Friday, February 18, 2011

Pilot Projects Process

We recently rolled out Team Foundation Server Work Item Tracking at work to a pilot project. During the discussions we were asked what did we want from pilot project and this made me think about how pilot projects are created and what are the expectations.
To start with there has to always be a business statement or hypothesis. So here for TFS it was
  1. There will be more direct visibility for code change due to various work items related to the project.
  2. We will be eliminating various different tracking systems (Clear quest, SR System, worksheets, Quality Center Defect module, etc) and will save time from having to do duplicate entries.
One of our biggest goal was to consolidate different tracking systems. We had more than 5 tools and each project also had their own little system like worksheet or share point issues log. We wanted to make sure our tool would fit all these needs.

We then put a plan together for this project to make sure we had a time line and also set expectations for the pilot team.
  1. Project X will start using this for TFS work item to track bugs, change requests and tasks.
  2. The pilot will last 4 weeks after which a decision will be made on the roll out process for other projects within the organization.
  3. Support will be provided during these 4 weeks for questions regarding process, tool, and technology.
  4. Feedback will be gathered via emails, surveys and interviews.

We then had to tell the team on how the feedback will be gathered.
Feedback will be gathered during these 4 weeks around the following areas
  1. Training
  2. User guide and documentation
  3. Use of tool
  4. Technical adaptability
  5. Advantages and disadvantages
  6. Gaps in process within the tool
 Our final section for the plan was capturing and reporting findings.
  1. We will validate our hypothesis and present our reports to management
  2. The data gathered during the pilot will be presented at the end of 4 weeks with our findings
  3. If changes are proposed to workflow or tool, they will be presented to the steering committee to get approval for appropriate changes.
 So now we are busy gathering the feedback and data for reporting on our pilot project status.

Thursday, February 3, 2011

Updates and TFS WIT - Pilot Project

My projects at work have been keeping me away from blogging.
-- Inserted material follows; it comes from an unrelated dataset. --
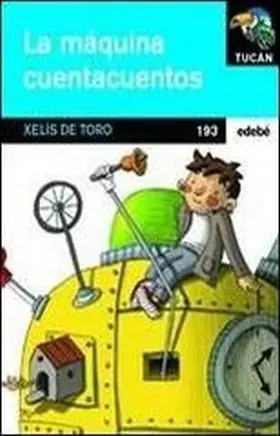 Maquina Cuentacuentos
This project that I was helping with during the month of Jan is finally wrapped up and I have caught up with my other project work that were on the back burner.
The thing that I am most excited about right now is the implementation and roll out of TFS Visual Studio Work Item Tracking (WIT). Yes we are going to pilot our new tracking system. Our goal with TFS is that it will eventually be a one stop show for all our software development activities (code, builds, work items, requirements, test cases).
Right now we are only moving our work item tracking (defects and change requests) to this system. We already have our code in TFS. Eventually we will be using it for requirements and test management. We are not there yet but moving WIT is like being one step closer.

This project is special to me because this has a lot of "firsts" for me. My first project
  1. I am leading the documentation process. I have a great team who is helping me put all the pieces together.
  2. We are doing a pilot for a process roll out. I will get a chance to learn pilot project processes including but not limited to gathering feedback, training and supporting users, gathering metrics, etc.
  3. I will be training teams outside of our core business unit. Its a great opportunity for me to learn about our other business units and their current/future processes.
I cant wait for the first pilot project to kick off. I will be back with more on pilot project implementation and process.